Jobs
a. According to the essay on the Puto Chant, which two teams played at the writer's first professional game?
b. Please print the part of the essay on the Puto Chant that opens with the words containing "The first time" and closes with "on the chant.".

Text segment

The first time I did the Puto Chant was at a game in 2008, but the real betrayal of it would not hit me until years later. As a gay Mexican, I didn’t understand the implications at the time. I was at my first professional game, a matchup between Chivas and Cruz Azul. The game was in Mexico City and my dad had gotten tickets through his friend; unfortunately, I, a die-hard Chivas fan, had ended up in Cruz Azul’s cheering section.
Mexican soccer doesn’t have the most family-friendly environment (which the chant has made crystal clear to the rest of the world). Especially not in la barra where I was sitting. I had gotten a new Chivas jersey outside the stadium, but my dad made me wear a sweater the entire game so no one would know I was rooting for the other side. I tried not to cheer when Chivas scored, and every time our keeper kicked off, I joined in on the chant.
I didn’t join due to any obligation or peer pressure. I did it because it was fun. I imagine that’s why most people do it. I loved watching Chivas games on TV and waiting to see just how loud we could get at each kickoff. There was something exciting about seeing it in person and being able to partake.

Record extracts
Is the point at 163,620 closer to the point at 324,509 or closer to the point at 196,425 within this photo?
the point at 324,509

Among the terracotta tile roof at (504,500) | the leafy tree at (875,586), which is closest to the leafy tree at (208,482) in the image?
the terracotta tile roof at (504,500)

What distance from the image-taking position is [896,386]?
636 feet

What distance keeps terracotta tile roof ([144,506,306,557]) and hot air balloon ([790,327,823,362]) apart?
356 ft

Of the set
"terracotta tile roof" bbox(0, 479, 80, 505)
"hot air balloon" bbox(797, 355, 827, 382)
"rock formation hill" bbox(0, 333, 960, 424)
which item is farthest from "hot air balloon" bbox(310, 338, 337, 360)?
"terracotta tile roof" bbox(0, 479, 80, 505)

--

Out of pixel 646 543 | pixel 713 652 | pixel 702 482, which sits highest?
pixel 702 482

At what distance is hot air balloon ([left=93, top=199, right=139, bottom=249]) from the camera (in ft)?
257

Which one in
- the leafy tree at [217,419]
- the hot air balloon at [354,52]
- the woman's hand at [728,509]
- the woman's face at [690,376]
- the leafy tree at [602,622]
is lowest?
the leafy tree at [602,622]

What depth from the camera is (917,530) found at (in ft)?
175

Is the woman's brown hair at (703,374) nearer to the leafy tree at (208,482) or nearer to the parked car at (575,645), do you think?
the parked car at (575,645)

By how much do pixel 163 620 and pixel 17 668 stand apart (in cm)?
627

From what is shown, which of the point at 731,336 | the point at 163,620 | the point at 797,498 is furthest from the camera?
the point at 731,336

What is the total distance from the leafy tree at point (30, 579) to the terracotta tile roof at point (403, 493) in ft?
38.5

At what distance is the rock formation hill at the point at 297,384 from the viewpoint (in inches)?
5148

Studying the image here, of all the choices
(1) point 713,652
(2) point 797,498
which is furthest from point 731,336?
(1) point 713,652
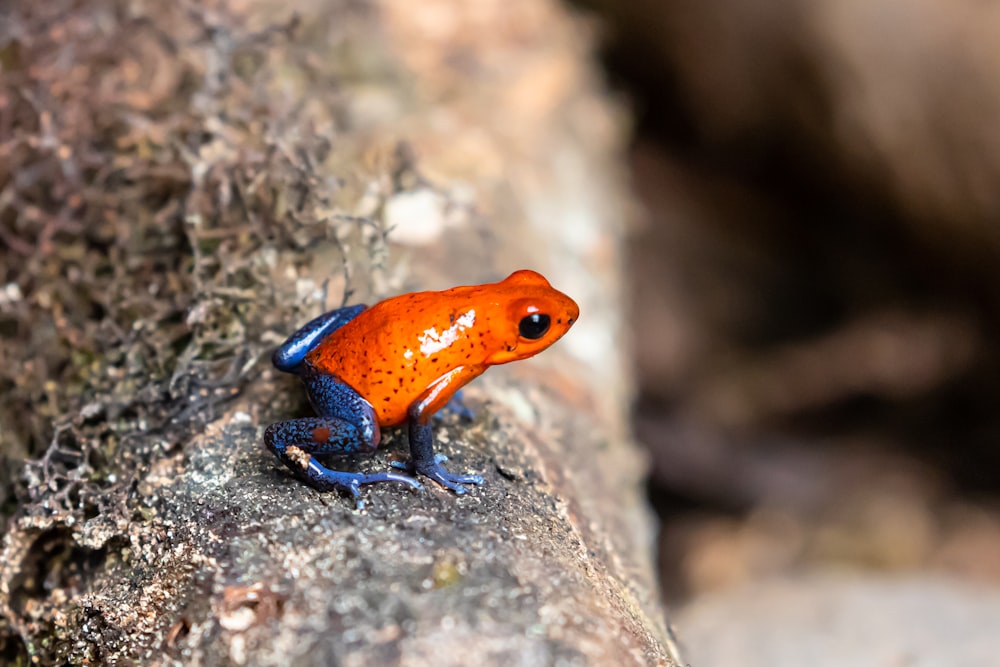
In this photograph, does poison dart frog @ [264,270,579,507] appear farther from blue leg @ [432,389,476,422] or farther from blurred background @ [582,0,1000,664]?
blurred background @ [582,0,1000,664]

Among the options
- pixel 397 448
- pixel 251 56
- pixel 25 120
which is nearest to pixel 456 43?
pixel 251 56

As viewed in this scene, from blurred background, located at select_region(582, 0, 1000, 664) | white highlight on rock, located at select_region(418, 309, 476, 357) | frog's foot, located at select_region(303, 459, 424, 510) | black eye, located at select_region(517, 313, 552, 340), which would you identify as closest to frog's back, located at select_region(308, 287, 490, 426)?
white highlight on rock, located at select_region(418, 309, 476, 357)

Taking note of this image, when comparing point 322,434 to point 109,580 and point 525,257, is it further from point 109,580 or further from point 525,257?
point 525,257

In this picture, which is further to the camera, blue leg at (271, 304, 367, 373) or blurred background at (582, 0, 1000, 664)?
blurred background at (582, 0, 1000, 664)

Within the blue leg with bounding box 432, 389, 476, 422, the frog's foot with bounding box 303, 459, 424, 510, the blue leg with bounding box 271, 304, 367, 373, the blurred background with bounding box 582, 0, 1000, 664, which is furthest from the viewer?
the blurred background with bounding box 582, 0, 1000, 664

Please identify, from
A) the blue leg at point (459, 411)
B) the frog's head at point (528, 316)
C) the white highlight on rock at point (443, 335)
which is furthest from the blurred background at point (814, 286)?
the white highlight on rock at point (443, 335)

Exercise responses
a. Chivas and Cruz Azul.

b.
The first time I did the Puto Chant was at a game in 2008, but the real betrayal of it would not hit me until years later. As a gay Mexican, I didn’t understand the implications at the time. I was at my first professional game, a matchup between Chivas and Cruz Azul. The game was in Mexico City and my dad had gotten tickets through his friend; unfortunately, I, a die-hard Chivas fan, had ended up in Cruz Azul’s cheering section.
Mexican soccer doesn’t have the most family-friendly environment (which the chant has made crystal clear to the rest of the world). Especially not in la barra where I was sitting. I had gotten a new Chivas jersey outside the stadium, but my dad made me wear a sweater the entire game so no one would know I was rooting for the other side. I tried not to cheer when Chivas scored, and every time our keeper kicked off, I joined in on the chant.